_Zitierter Textauszug_.
---

Tagebuch

für mich und wenige andere

Ein Gedankenspiel

Ich kann mich nicht mehr genau daran erinnern, wie lange die Diskussion um den Taurus schon läuft. Jedenfalls, als Scholz immer wieder stur abgelehnt hat, den Taurus zu liefern, habe ich mir desöfteren Gedanken gemacht, woran das wohl liegen mag. Als später dennoch seine in Bezug auf die Landtagswahlen hervorgekehrte Friedenskanzler-Attitüde hervortrat, war man sich eigentlich sicher, dass es ihm doch nur um den Machterhalt geht und nicht um die notwendigen Maßnahmen, die Ukraine zu unterstützen.

Gleichzeitig hatte ich aber auch immer wieder unterschiedliche Gedanken über Scholz‘ Haltung: Da konnte einmal die Idee aufkommen, dass Putin einiges – Wahres oder Unwahres – über ihn in der Hand hat (z. B. Cum-Ex-Probleme) und ihn damit über seine Kanäle unter Druck setzt. Eine andere Überlegung war, dass Scholz gegenüber den Amerikanern misstrauisch war, ob sie in der ganzen Angelegenheit bei der Stange bleiben. Gerade im Zusammenhang mit den verzögerten Lieferungen und Freigaben durch den Kongress konnte diese Idee ja durchaus realistisch erscheinen. Und wenn die Amerikaner die Ukraine verraten – so die Überlegung –, ist es vielleicht besser, alles, was man noch an Waffen hat, und besonders die wirkungsvollen wie den Taurus, in Deutschland zu behalten.

---

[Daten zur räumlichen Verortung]
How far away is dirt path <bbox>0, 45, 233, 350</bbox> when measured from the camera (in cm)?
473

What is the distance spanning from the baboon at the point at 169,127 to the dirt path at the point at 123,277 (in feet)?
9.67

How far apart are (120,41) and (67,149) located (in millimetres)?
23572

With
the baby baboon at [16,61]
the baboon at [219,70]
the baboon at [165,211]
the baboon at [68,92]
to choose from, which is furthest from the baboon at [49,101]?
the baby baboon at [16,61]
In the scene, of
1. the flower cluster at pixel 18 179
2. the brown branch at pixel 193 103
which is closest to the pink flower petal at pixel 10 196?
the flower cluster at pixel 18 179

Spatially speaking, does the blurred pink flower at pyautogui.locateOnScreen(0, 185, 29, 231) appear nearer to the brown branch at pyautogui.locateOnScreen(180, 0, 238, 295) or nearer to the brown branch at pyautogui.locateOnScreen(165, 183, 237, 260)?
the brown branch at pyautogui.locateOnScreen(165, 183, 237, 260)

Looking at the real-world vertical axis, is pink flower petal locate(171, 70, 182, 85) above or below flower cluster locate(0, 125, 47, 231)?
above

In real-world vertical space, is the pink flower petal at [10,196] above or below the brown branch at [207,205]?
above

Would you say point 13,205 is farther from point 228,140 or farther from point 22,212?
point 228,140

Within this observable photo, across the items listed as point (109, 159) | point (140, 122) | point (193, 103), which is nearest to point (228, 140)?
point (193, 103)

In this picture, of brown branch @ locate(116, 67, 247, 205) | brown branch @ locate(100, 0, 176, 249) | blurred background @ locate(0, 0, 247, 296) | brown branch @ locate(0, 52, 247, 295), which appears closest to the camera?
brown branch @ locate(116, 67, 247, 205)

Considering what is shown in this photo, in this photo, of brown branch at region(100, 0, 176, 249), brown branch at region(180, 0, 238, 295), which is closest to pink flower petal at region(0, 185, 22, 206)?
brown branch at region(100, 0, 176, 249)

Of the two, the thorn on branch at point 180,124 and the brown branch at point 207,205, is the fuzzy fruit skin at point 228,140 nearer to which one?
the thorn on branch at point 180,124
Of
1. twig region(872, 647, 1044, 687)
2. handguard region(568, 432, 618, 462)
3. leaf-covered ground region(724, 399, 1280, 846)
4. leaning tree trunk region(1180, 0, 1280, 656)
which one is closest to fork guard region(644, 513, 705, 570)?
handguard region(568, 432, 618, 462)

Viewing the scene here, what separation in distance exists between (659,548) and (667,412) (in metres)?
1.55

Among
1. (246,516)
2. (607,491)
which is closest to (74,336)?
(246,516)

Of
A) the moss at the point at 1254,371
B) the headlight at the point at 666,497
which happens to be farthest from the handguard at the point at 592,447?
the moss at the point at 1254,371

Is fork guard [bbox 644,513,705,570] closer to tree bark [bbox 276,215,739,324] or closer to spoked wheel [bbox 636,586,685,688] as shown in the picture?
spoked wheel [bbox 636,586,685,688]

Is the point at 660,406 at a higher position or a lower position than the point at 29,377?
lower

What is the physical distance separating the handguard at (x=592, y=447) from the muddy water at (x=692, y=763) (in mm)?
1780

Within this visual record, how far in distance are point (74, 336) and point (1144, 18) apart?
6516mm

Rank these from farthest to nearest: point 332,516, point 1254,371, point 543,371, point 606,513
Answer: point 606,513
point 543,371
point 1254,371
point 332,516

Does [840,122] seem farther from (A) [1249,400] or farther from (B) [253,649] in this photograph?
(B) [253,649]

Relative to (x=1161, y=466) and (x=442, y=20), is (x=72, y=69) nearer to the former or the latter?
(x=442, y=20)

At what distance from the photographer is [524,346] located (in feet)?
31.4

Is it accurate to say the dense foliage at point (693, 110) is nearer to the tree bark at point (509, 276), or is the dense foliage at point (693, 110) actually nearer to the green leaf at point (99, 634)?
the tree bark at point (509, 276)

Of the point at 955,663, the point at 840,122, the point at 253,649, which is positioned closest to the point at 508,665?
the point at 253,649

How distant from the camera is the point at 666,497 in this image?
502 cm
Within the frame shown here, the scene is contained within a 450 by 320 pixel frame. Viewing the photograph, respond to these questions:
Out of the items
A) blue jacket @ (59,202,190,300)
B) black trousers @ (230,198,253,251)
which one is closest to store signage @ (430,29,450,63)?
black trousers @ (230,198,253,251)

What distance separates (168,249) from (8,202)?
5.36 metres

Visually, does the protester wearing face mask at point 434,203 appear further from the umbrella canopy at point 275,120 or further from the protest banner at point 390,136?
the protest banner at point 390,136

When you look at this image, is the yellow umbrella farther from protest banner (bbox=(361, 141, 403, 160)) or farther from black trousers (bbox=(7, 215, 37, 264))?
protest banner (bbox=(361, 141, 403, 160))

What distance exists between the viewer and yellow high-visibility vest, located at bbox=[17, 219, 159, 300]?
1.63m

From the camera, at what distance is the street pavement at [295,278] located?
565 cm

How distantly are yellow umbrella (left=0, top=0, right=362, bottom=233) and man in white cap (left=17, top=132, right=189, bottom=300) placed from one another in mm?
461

---

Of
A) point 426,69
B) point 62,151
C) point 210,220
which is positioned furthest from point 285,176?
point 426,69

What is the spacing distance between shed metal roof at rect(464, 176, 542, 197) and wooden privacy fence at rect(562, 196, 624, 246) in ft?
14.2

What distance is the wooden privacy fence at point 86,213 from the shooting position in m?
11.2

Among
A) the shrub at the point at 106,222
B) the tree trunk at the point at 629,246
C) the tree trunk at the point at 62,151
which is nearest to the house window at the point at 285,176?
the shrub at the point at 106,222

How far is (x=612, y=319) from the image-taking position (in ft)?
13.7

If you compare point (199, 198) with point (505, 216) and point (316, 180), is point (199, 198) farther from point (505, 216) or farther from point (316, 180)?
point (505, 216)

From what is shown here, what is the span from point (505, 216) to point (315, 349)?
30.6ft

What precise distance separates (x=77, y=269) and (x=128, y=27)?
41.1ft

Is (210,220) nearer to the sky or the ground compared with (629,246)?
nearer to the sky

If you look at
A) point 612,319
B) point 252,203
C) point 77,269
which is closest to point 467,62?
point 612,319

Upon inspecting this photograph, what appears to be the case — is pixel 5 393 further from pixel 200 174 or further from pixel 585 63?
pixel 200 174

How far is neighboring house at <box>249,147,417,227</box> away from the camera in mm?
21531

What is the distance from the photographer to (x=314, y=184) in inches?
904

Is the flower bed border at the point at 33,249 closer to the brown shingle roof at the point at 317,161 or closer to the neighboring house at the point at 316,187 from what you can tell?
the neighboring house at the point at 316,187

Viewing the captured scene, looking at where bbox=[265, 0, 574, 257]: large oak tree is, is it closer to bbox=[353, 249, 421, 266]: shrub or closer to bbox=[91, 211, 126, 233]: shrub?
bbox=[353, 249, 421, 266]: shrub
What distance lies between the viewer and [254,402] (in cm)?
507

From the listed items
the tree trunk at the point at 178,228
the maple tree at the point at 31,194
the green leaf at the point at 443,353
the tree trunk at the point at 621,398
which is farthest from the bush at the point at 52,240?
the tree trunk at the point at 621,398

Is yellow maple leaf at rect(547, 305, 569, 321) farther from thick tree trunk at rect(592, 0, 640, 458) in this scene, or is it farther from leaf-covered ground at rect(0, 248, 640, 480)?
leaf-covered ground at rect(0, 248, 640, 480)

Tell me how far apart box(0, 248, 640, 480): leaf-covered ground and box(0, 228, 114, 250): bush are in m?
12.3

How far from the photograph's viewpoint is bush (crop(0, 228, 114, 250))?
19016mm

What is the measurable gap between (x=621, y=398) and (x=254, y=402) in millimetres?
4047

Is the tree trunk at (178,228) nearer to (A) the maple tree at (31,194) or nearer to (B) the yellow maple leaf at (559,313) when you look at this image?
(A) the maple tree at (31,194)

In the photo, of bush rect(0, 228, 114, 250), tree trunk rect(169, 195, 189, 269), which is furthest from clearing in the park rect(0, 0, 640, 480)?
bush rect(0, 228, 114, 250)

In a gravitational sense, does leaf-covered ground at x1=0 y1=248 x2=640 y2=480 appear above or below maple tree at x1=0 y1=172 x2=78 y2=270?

---

_Aufgaben_.
1. Beantworte zum Text über die Taurus-Debatte kurz:
(a) Was hat Scholz laut dem Text immer wieder stur abgelehnt?
(b) Welches Beispiel wird in Klammern dafür genannt, was Putin über Scholz in der Hand haben könnte?
(c) Wem gegenüber war Scholz nach einer der Überlegungen misstrauisch?
2. Gib aus dem Text über die Taurus-Debatte den Abschnitt von „Ich kann mich“ bis einschließlich „Ukraine zu unterstützen.“ wortgetreu wieder.

_Antworten je Aufgabe_.
1.
(a) Den Taurus zu liefern.
(b) Cum-Ex-Probleme.
(c) Den Amerikanern.

2.
Ich kann mich nicht mehr genau daran erinnern, wie lange die Diskussion um den Taurus schon läuft. Jedenfalls, als Scholz immer wieder stur abgelehnt hat, den Taurus zu liefern, habe ich mir desöfteren Gedanken gemacht, woran das wohl liegen mag. Als später dennoch seine in Bezug auf die Landtagswahlen hervorgekehrte Friedenskanzler-Attitüde hervortrat, war man sich eigentlich sicher, dass es ihm doch nur um den Machterhalt geht und nicht um die notwendigen Maßnahmen, die Ukraine zu unterstützen.